In this volume, Clive is – in the polyester-and-beard ’70s – married and attempting to shift towards a more stable income. However, that’s not as simple as one would expect, and the pages detail epic poems, poet-bashing, too-smart songwriting and a dinner (with surprise trumpet interlude) with Spike Milligan.
The action, though it trots around the UK (and as far afield as the then-Soviet Union), is mostly based in London, in idea if not in actuality. There’s a sense of literary community and solidifying relationships, and James plays up his role as a Boswell of sorts, except with Fleet Street and a cadre of what would now be considered Important Authors (Amis, Hitchens, Barnes et al) as his Johnson.
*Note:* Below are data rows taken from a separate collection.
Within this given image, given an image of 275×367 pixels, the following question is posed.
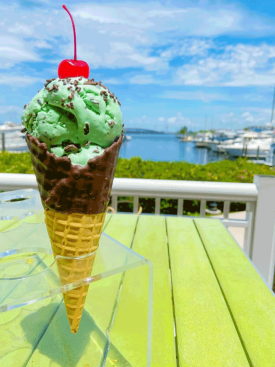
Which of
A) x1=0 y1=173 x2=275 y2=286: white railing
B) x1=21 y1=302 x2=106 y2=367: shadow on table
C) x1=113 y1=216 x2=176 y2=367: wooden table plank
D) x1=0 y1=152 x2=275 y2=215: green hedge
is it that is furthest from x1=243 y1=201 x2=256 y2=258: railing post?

Though he boozily congregates with famous poets, performers and pen-pushers, the author continues in his winningly self-deprecating mode, coupled with some pinpricks at apt junctures. Hollywood stars are treated as the rara avis they are, though with the acknowledgement that they, too, need to shit somewhere. (It’s just the accompanying staff that differentiate them, you see.)
I felt old when I was young, and feel young now I am old. I have never had a very well-developed sense of chronology. I just know that the dice roll and the river flows. I didn’t know, while the period recorded in this book was going by, that some of the best things in it were already on their way out, never to return.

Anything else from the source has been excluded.